The active insulation piece, a thin fleece pullover, was hardly ever worn while active. It needs to get really cold or somehow chilly for that. I used it as stationary insulation that I wore as soon as I got to camp, during the night and right until departure in the morning.
The windproof layer, the typical, minimalist, thin nylon jacket, was my default shell. I hardly ever used it while active: only day 2 was windy and even then it was warm enough to use just the shirt. I used it in camp and during the initial 20 minutes of walking to cut the morning chill.
The stationary insulation, a lightweight down pullover, was used in camp and inside the sleeping bag during the coldest nights.
Leg wear was the also usual 3 layer approach: a sleeping base, a waterproof and the do-it-all pants.
I took the rain skirt as the waterproof. It wasn’t used.
The sleeping base was a pair of wool tights that were adequate for the temperatures, only used for sleeping.
The pants were of the super-thin softshell kind, that is, a dense nylon wave outer, windproof shell style, with a textured micro-fleece inner. This format is a great do-it-all that doesn’t work for me on the torso but it does on the legs. It is even quite tolerable in the rain.
I also took 3 pairs of wool socks: one for general use, one spare and one for sleeping. I forced the main pair 8 straight days. They were feeling noticeably dirty from day 4, as usual, but were still bearable. This route is not dusty at all and in this instance it wasn’t muddy so it was acceptable to keep using the same, unwashed socks. Washing them on the go was an option I didn’t take: it wasn’t warm enough to properly dry them and daylight was limited. And I kind of fancied the experiment of wearing the same, unwashed socks for 8 straight days and see what happened. Now I know I can do it.
I used the spares for the bus ride back home.
I used running shoes. I wouldn’t use anything else for hiking, no matter the terrain, except in snow. The actual model is not what matters but I’ll mention it was a pair of Salomon Sense Mantra 2. The only issue I found was about this pair being near the end of its useful life and the tread rather worn out. I took a bit of extra care in rocky sections which is due anyway, being a solo hike in rather remote locations.
Take it in the context of a rough route, partly off-trail and sometimes on rock, over ridges or at the edge of the abyss. If anybody still dares to say it’s not possible, just ignore it. In my opinion, it’s not only possible but the best type of footwear for the task.
I took some chances based on the stable weather forecast and brought my summer quilt, a Nunatak Arc-Specialist, counting on my other insulation layers to keep me warm at night. About half of the nights I used all my insulation and was fine. The rest I didn’t need the down pullover.

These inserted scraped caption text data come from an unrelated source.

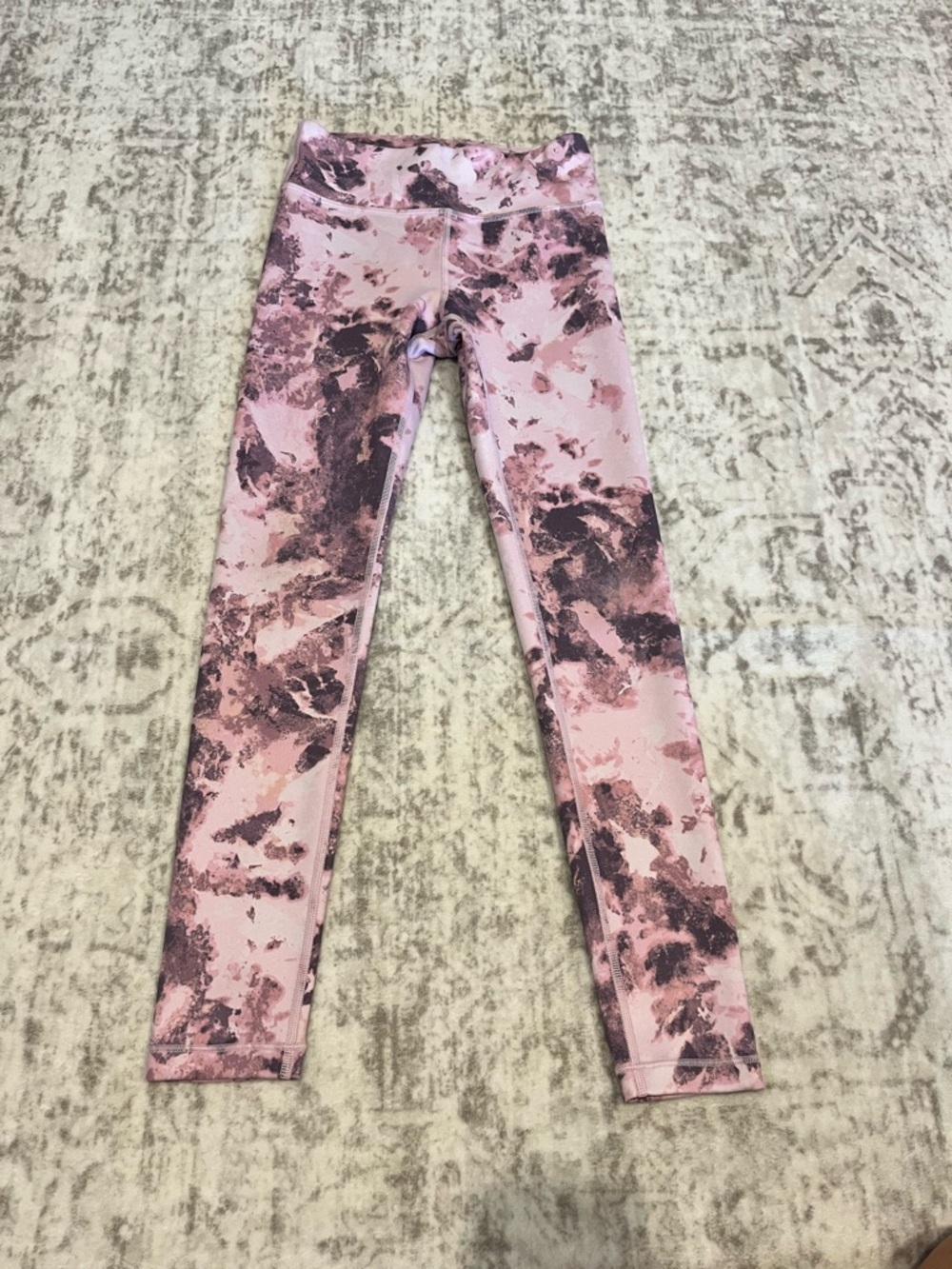 Athleta Girl Medium (8/10) High Rise Chit Chat Leggings – Pink Print | VGUC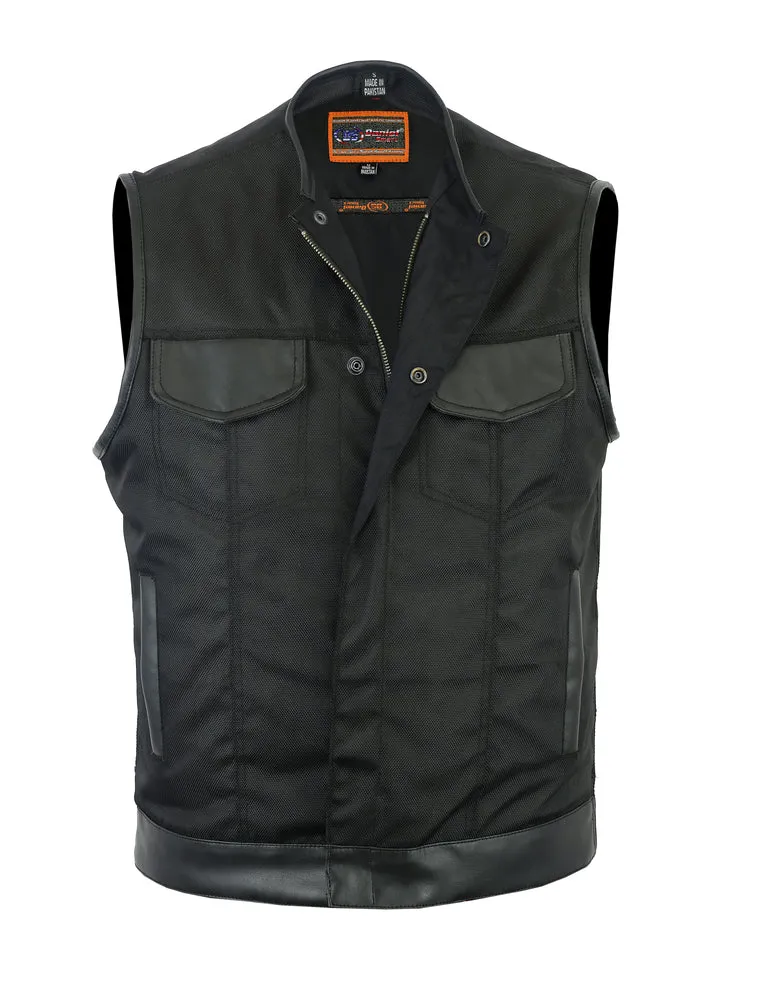 DS687 Men's Textile Leather Trim No Collar Biker Vest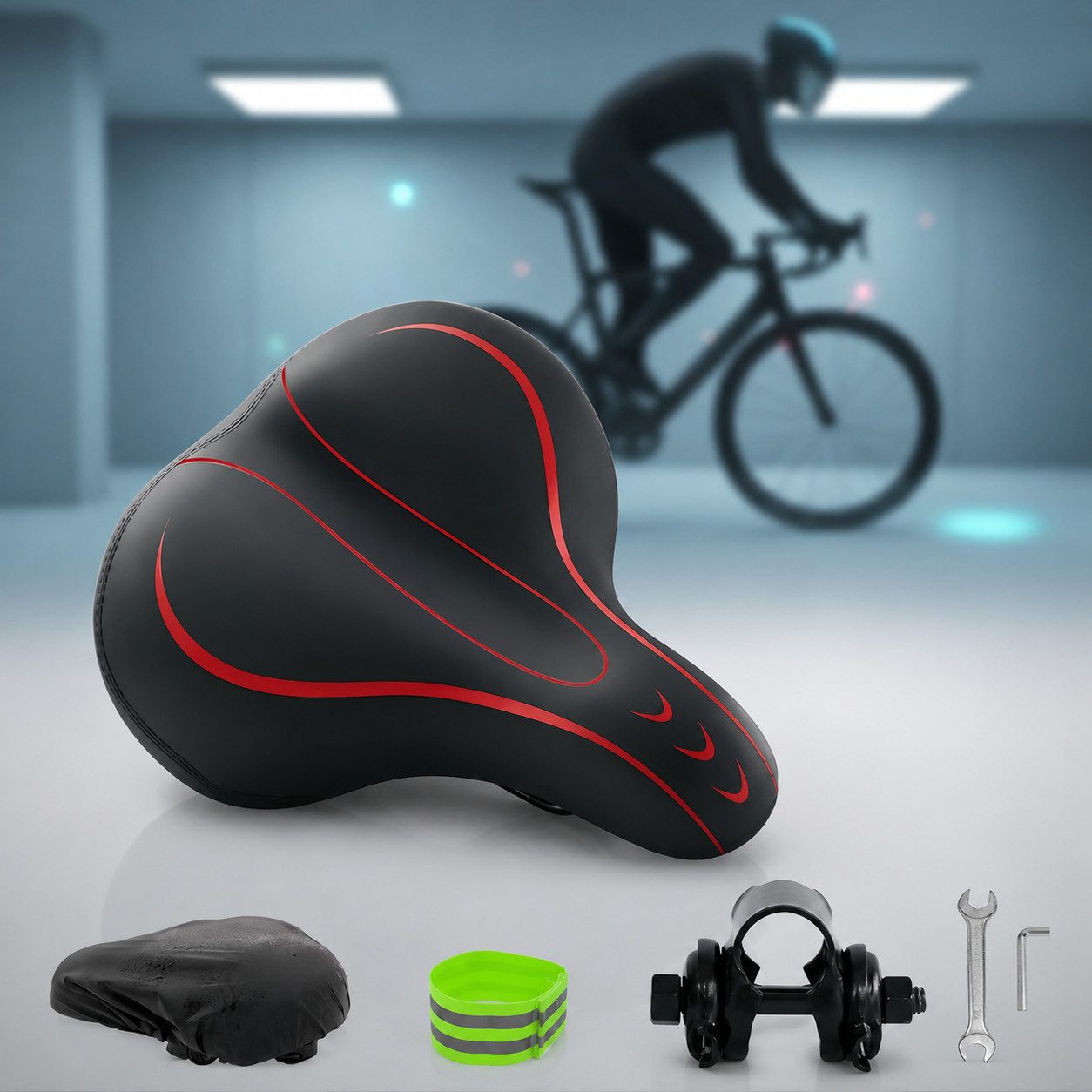 ibettertec Fahrradsattel Fahrradsattel Ergonomischer für Herren/Damen,Universeller Ersatzsattel (Universeller Ersatzsattel für Heimtrainer, MTB, E-Bike, Cityrad & Rennrad,Atmungsaktiv,mit Werkzeug, Mit wasserdichter Abdeckung), Wasserdicht Leder,mit überzug & Schraubenschlüssel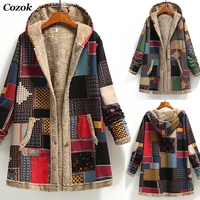 parkas coat women plush casual loose hooded coat mixed color patchwork winter jackets for women 2021oversized hoodie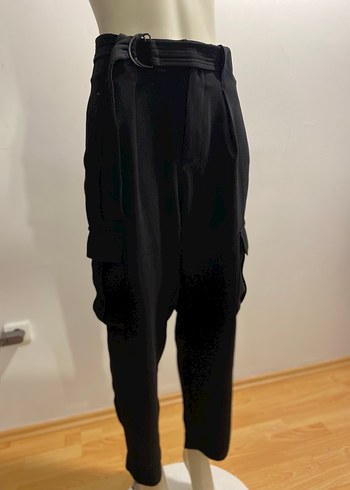 Siyah Kemerli Kadın Kumaş Pantolon - Görsel 2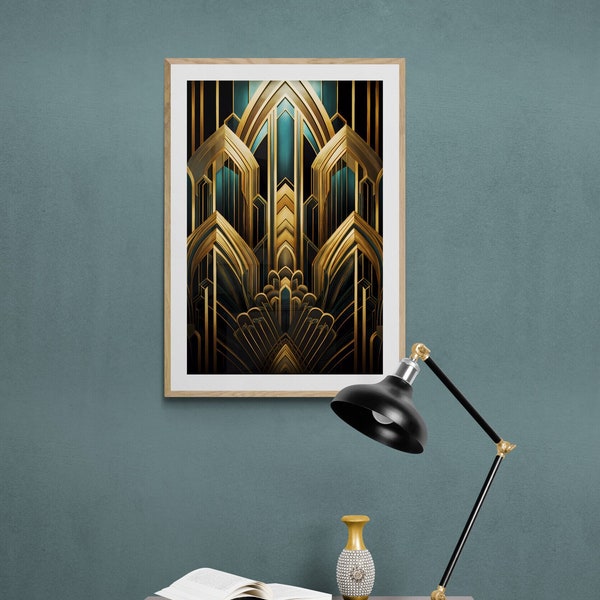 Blue and gold art deco inspired wall art digital downloadable art deco print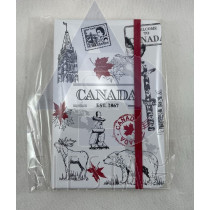 CANADA NOTE BOOK WITH ASSORTED ICON'S WITH BOOK MARK AND STRAP 9.5 CM X 14.6 CM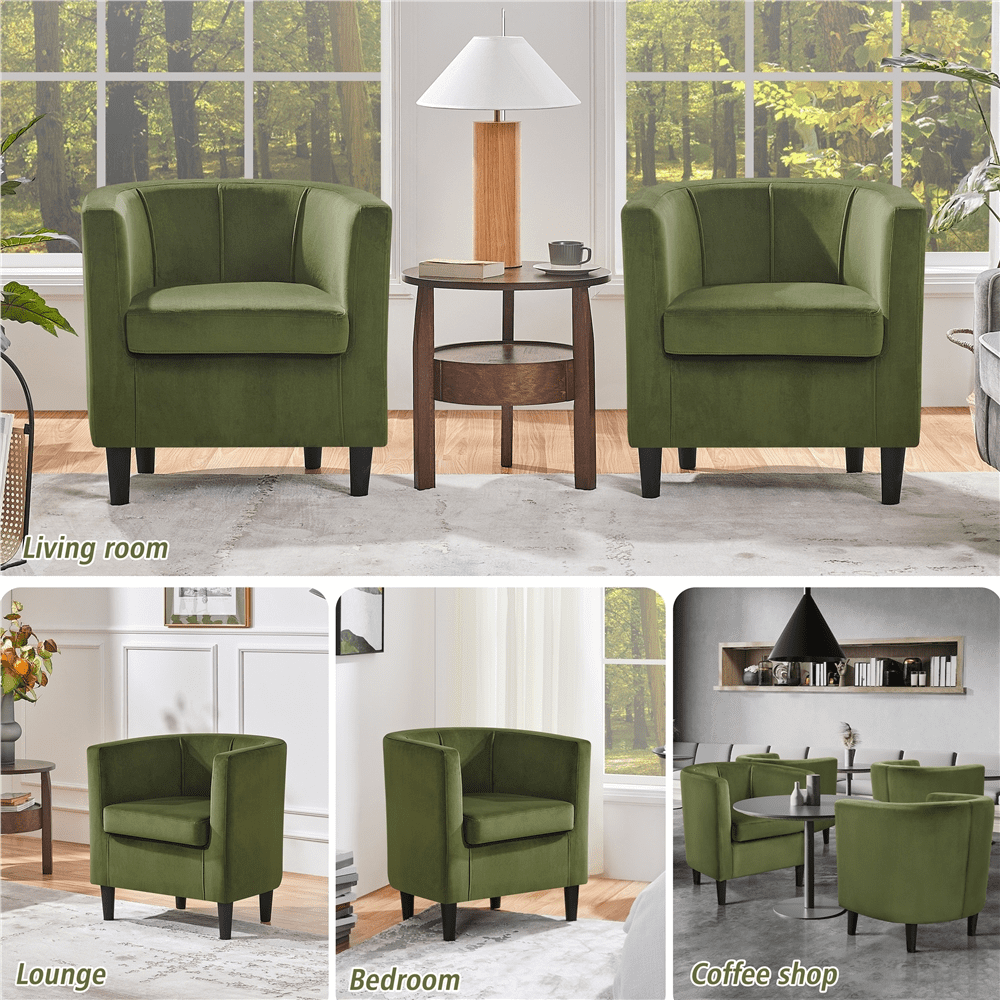 Alden Design Contemporary Barrel Accent Chair, Olive Green Velvet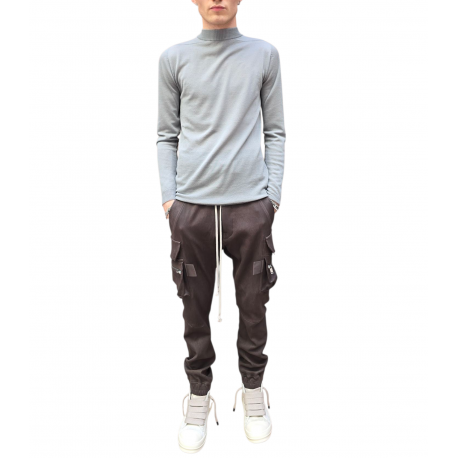Pull bleu wash col montant Mérinos Rick Owens Homme RU02E 1625 M 06 boutique Strasbourg vêtement fashion mode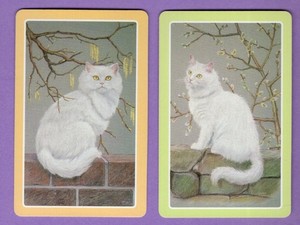2 Single Swap Playing Cards PRETTY WHITE CAT ON FENCE NICE ART SWEET PAIR MINT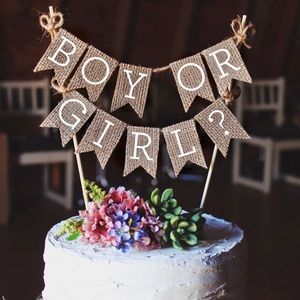 Gender reveal cake topper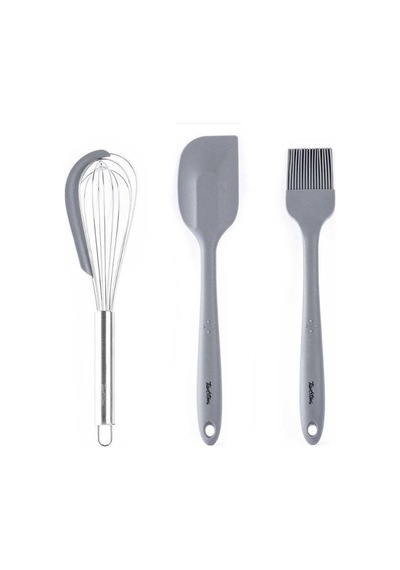 Tantitoni Gri Renkli Silikon Spatula ,fırça,ve Çırpıcı Seti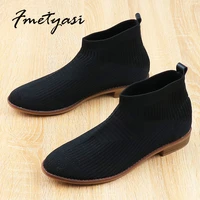 2021 new ankle boots women stretch fabric elastic pointed toe fashion socks boots wood hard bottom slip on boots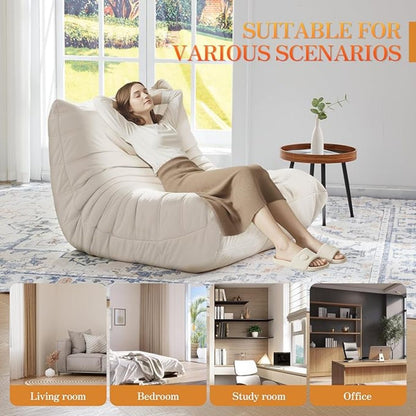Ergonomischer Sitzsack Sessel aus Suede mit 5-Zonen-Körperstütze, Bean Bag Chair für Wohnzimmer & Schlafzimmer, Weiß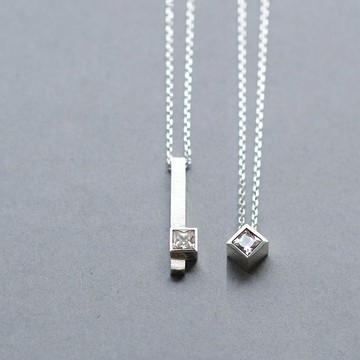 2件組) 方形對鍊 925銀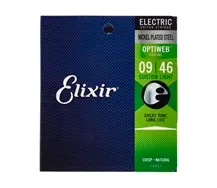Jogo cordas guitarra elétrica Elixir Optiweb 19027 Custom Light 009-046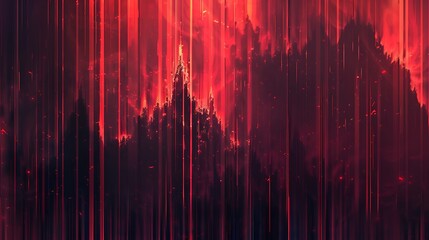 An abstract background with vertical striped gradients in shades of red and black, resembling a volcanic eruption at night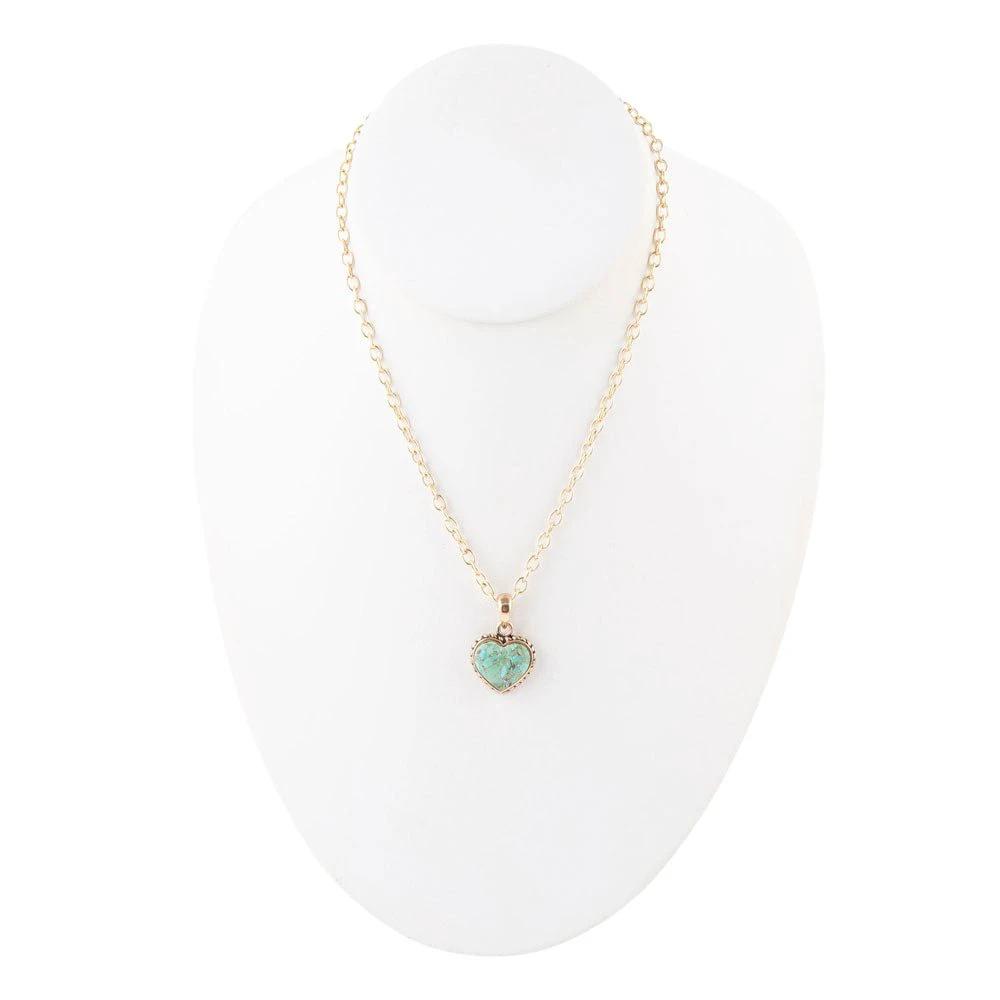 Turquoise Heart Pendant and Bronze Necklace by Barse Jewelry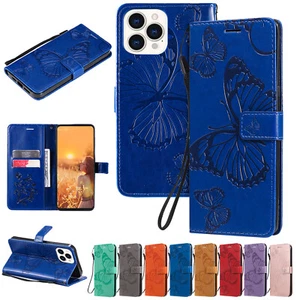 Per Samsung A Series 3D portafoglio farfalla goffratura custodia telefono pelle PU cover - Foto 1 di 19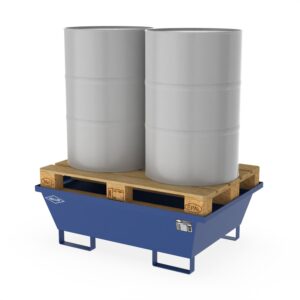 Vorhängeschloss mit Profilhalbzylinder NP 30×10 mm für Lithium-Akku-Schrank FMplus, schließanlagenfähig Lithium-Ionen-Akku-Schränke zur Lagerung Produktbild Auffangwanne aus Stahl für 2 x 200 l Fässer zur Direktlagerung mit Palette, ohne Gitterrost, unterfahrbar, lackiert, 1230x850x400mm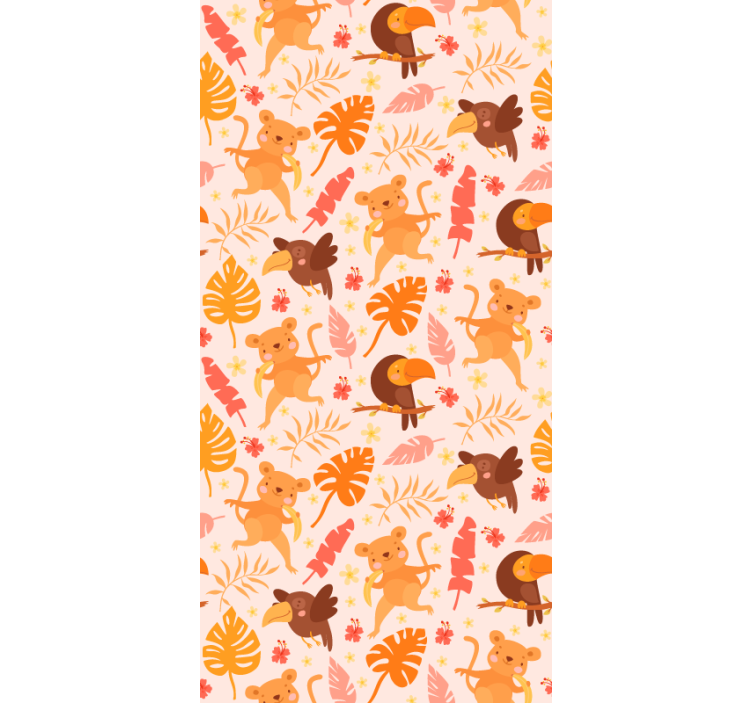 Birds monkeys and plants Jungle wallpaper - TenStickers
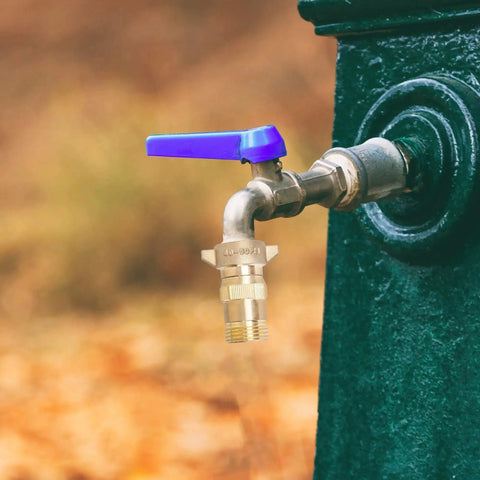 Brass RV Water Pressure Regulator with filter screen installed on outdoor pipe, 40-50 PSI control for campers and travel trailers.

Coldest temp I recorded was -4C which oddly enough happened in my lowest camp just below 1300 m
A clear case of the consistent high pressure conditions and temp inversion scheme. I took care to set up camp off the valley bottom that night but it didn’t help.
My insulation system was expected to be enough for such temp and a bit lower. It actually was.
Pressurized gas is my usual choice. For 8 days of autonomy, it’s a no brainer: this length of time is around the breaking point for carried weight between gas and alcohol (as per my own options in both fields) while gas is cleaner, easier to use and less prone to accidents.
I used my old Coleman F1 UL burner and a small size canister. I cooked only dinner, did it 7 times and was left with more than half of the canister full.